In two related complaints, the FTC said it took action against both the promoter of the warranties, as well as the telemarketing company it hired to carry out its deceptive campaign.
The FTC contends the companies are operating a “massive telemarketing scheme” using computerized phone calls to deceive consumers into thinking that their vehicle’s warranty is about to expire.
“Consumers who respond to the robocalls are pressured to purchase extended service contracts for their vehicles, which the telemarketers falsely portray as an extension of the manufacturer’s original warranty,” the FTC said in its statement.
“The FTC is seeking a temporary restraining order to put an immediate halt to these calls,” said chairman Jon Leibowitz, in a conference call with reporters.
Thousands of complaints have poured in to the Better Business Bureau and the FTC from consumers nationwide who have received calls to their cell or land lines, whether or not they owned a car, and even if they had already registered on the National Do Not Call Registry.
The complaint were filed in the US District Court for the Northern District of Illinois.
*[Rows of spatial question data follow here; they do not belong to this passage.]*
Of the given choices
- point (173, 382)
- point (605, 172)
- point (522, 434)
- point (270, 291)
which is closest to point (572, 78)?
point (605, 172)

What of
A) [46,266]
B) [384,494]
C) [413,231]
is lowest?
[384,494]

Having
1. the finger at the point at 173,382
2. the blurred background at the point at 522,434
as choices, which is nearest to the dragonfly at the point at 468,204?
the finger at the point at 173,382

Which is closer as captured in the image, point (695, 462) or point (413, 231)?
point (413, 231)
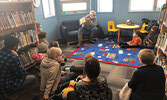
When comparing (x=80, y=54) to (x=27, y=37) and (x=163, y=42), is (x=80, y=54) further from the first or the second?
(x=163, y=42)

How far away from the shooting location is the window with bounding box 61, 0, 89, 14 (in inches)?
223

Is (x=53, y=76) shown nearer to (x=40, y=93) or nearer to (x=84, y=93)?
(x=40, y=93)

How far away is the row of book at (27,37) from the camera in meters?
2.97

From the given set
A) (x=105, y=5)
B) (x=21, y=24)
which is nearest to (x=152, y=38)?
(x=105, y=5)

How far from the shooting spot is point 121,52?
4.14 meters

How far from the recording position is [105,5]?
6105 mm

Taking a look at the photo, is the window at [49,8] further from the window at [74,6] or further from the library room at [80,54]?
the window at [74,6]

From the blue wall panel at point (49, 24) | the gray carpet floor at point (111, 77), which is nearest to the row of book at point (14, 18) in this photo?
the gray carpet floor at point (111, 77)

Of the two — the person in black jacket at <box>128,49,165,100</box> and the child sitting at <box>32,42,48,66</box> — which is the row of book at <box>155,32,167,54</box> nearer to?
the person in black jacket at <box>128,49,165,100</box>

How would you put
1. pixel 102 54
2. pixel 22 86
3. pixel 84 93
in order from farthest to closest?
pixel 102 54, pixel 22 86, pixel 84 93

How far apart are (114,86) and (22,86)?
163 cm

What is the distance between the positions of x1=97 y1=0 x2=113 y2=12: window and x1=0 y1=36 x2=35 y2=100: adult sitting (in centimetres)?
480

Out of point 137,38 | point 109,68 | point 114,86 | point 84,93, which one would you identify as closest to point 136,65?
point 109,68

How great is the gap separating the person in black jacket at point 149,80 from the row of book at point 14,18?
2.52m
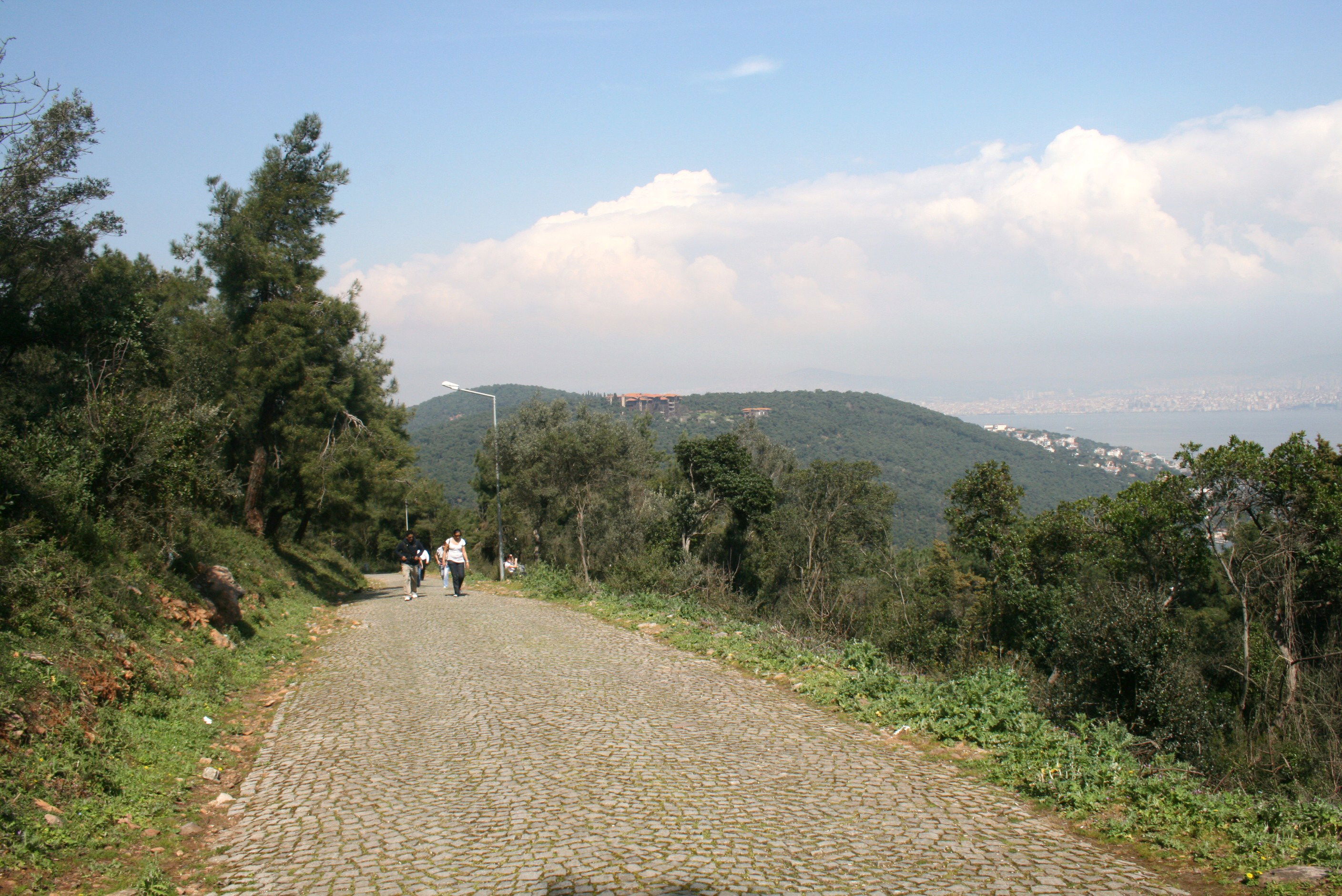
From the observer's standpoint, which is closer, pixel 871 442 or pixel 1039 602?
pixel 1039 602

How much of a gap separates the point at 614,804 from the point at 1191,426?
125 m

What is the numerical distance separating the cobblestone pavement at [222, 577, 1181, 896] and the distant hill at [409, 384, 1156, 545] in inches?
3053

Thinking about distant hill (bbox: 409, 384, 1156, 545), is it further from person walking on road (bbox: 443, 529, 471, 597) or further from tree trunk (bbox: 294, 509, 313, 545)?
person walking on road (bbox: 443, 529, 471, 597)

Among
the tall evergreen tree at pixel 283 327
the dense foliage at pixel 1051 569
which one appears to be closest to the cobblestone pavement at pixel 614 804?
the dense foliage at pixel 1051 569

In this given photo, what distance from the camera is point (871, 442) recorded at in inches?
5231

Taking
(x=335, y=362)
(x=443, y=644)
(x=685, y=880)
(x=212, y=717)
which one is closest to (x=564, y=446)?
(x=335, y=362)

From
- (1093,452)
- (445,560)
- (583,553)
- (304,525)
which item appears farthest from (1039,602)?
(1093,452)

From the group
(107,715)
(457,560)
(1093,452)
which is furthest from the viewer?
(1093,452)

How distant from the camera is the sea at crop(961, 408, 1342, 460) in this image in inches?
1143

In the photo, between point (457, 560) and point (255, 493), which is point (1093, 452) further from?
point (255, 493)

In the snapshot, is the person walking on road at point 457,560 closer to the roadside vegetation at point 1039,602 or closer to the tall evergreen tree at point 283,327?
the roadside vegetation at point 1039,602

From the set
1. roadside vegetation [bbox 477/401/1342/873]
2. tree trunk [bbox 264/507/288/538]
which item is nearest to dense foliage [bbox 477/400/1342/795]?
roadside vegetation [bbox 477/401/1342/873]

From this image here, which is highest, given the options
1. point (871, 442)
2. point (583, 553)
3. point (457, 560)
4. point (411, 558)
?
point (871, 442)

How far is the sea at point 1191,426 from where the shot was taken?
95.2 feet
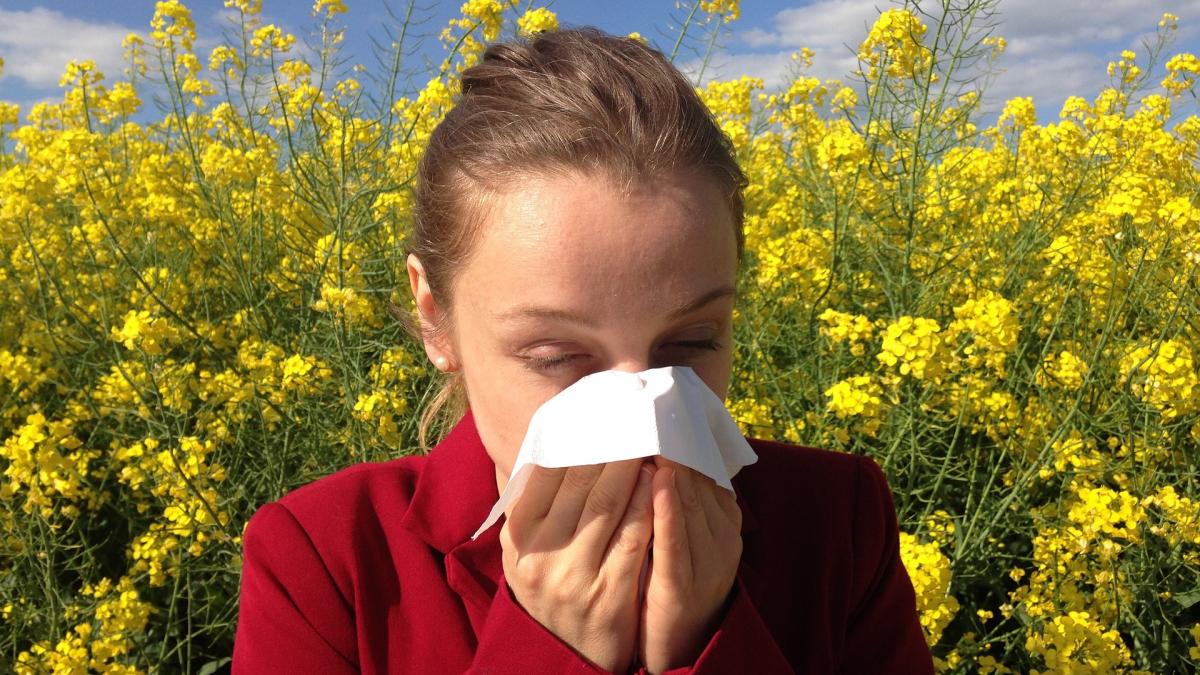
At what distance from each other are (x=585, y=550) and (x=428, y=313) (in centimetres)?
50

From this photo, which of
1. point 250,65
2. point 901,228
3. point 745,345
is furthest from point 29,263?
point 901,228

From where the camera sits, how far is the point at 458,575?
3.84ft

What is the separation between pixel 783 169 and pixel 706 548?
4.51 meters

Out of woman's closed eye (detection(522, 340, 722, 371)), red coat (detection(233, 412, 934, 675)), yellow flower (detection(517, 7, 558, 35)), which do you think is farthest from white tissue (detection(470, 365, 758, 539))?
yellow flower (detection(517, 7, 558, 35))

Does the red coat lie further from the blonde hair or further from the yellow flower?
the yellow flower

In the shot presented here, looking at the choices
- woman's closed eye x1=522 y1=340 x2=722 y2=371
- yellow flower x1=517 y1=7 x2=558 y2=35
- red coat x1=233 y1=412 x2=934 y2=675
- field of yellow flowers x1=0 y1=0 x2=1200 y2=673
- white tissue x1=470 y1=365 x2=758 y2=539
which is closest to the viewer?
white tissue x1=470 y1=365 x2=758 y2=539

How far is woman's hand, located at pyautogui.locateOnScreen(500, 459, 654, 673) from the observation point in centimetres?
100

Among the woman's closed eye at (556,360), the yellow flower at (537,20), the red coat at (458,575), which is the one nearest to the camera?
the woman's closed eye at (556,360)

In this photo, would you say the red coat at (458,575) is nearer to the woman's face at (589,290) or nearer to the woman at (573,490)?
the woman at (573,490)

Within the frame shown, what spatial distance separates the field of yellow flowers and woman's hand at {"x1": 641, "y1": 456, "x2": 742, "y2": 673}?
3.21 ft

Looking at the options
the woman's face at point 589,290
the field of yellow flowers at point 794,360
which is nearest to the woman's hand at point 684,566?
the woman's face at point 589,290

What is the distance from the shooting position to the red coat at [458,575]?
117cm

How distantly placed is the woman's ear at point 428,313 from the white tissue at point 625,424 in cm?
32

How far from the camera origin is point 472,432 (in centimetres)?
129
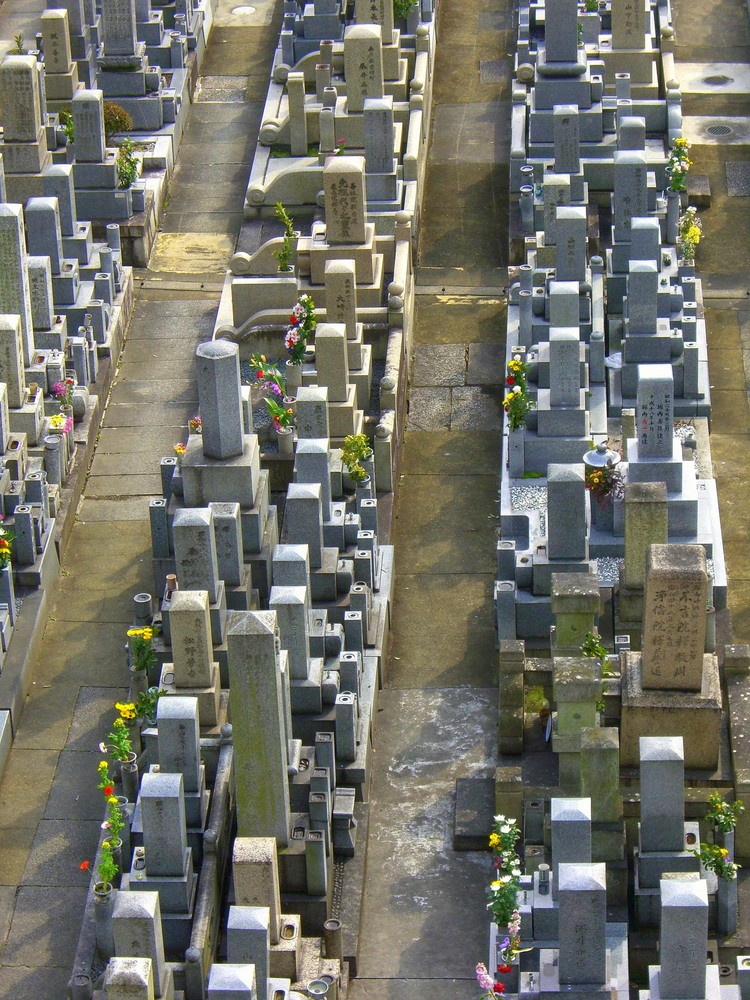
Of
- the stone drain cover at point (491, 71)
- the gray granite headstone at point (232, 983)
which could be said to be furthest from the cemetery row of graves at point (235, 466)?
the stone drain cover at point (491, 71)

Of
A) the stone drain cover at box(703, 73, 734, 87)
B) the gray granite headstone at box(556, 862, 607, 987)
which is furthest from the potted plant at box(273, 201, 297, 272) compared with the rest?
the gray granite headstone at box(556, 862, 607, 987)

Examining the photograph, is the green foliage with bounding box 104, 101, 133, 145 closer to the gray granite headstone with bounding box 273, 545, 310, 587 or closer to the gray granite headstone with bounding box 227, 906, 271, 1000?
the gray granite headstone with bounding box 273, 545, 310, 587

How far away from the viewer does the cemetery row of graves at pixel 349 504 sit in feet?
95.0

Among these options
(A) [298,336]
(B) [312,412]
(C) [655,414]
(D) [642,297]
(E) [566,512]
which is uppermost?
(D) [642,297]

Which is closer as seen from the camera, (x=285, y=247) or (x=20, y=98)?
(x=285, y=247)

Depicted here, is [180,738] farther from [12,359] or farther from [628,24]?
[628,24]

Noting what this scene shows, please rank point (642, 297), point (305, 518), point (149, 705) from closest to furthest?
point (149, 705)
point (305, 518)
point (642, 297)

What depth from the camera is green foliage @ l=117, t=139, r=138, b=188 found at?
44.9 meters

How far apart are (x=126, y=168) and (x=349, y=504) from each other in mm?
11460

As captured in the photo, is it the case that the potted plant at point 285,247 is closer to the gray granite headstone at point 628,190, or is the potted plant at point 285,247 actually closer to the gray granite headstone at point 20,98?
the gray granite headstone at point 20,98

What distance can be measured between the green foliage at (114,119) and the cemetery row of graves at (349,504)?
2.72 feet

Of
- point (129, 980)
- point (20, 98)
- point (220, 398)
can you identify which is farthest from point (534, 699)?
point (20, 98)

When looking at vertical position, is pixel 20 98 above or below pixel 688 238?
above

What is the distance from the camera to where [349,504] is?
36.0 meters
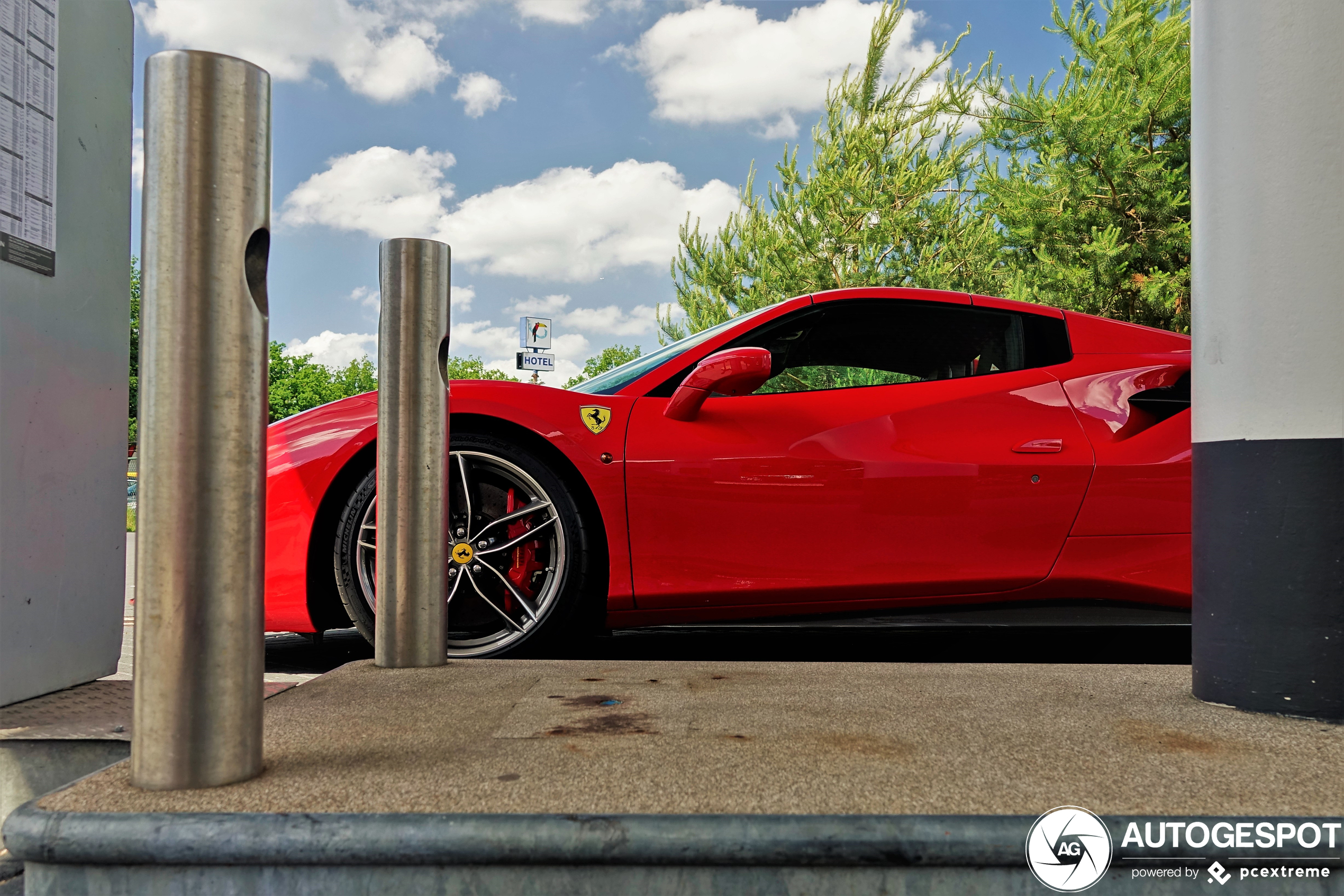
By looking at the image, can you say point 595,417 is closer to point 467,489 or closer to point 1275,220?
point 467,489

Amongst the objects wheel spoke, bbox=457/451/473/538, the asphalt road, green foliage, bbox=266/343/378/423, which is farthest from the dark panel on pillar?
green foliage, bbox=266/343/378/423

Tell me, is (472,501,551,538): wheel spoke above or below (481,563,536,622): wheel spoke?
above

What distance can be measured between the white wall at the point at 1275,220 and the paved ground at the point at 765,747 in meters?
0.71

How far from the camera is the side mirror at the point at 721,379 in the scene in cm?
306

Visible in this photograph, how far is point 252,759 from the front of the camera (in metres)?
1.54

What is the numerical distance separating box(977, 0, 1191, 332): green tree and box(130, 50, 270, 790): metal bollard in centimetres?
1319

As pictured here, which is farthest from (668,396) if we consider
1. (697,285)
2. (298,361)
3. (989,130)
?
(298,361)

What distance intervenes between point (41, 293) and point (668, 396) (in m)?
1.90

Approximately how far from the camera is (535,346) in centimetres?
3105

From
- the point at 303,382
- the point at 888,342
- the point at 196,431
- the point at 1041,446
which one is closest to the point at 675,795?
the point at 196,431

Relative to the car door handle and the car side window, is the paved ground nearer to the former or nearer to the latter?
the car door handle

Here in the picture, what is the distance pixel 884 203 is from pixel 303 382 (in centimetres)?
4238

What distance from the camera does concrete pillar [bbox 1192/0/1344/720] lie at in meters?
1.99

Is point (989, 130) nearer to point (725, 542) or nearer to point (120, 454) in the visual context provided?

The first names Daytona Beach, FL-based Voice Touch Inc. and two of its principals, James and Maureen Dunne. Also named is Network Foundations LLC, an Illinois-based company affiliated with Voice Touch; and Damian Kohlfeld, a company principal. A second complaint names Florida-based Transcontinental Warranty Inc., which sells extended auto warranties, and Christopher Cowart, its president and CEO.
The FTC claims the companies violated the FTC Act and the FTC’s Telemarketing Sales Rule (TSR) either by calling people on the do not call list or those who had asked not to be called. The companies further violated the TSR by concealing their phone numbers from showing up on caller ID, also known as spoofing; failing to identify themselves in the calls; and failing to disclose the call was a sales pitch, according to the FTC.
Leibowitz said the companies behind the calls had gone to great lengths to hide their identities. The first priority was to “stop these abusive calls immediately,” which could number up to 1 billion, Liebowitz said, and then seek redress for consumers. The FTC will “look at the option of civil penalties down the road,” he said.
Calls to Cowart for comment were not returned, and numbers for Voice Touch or its principals could not be located.
The FTC said it also had placed a button on its home page for people to file complaints.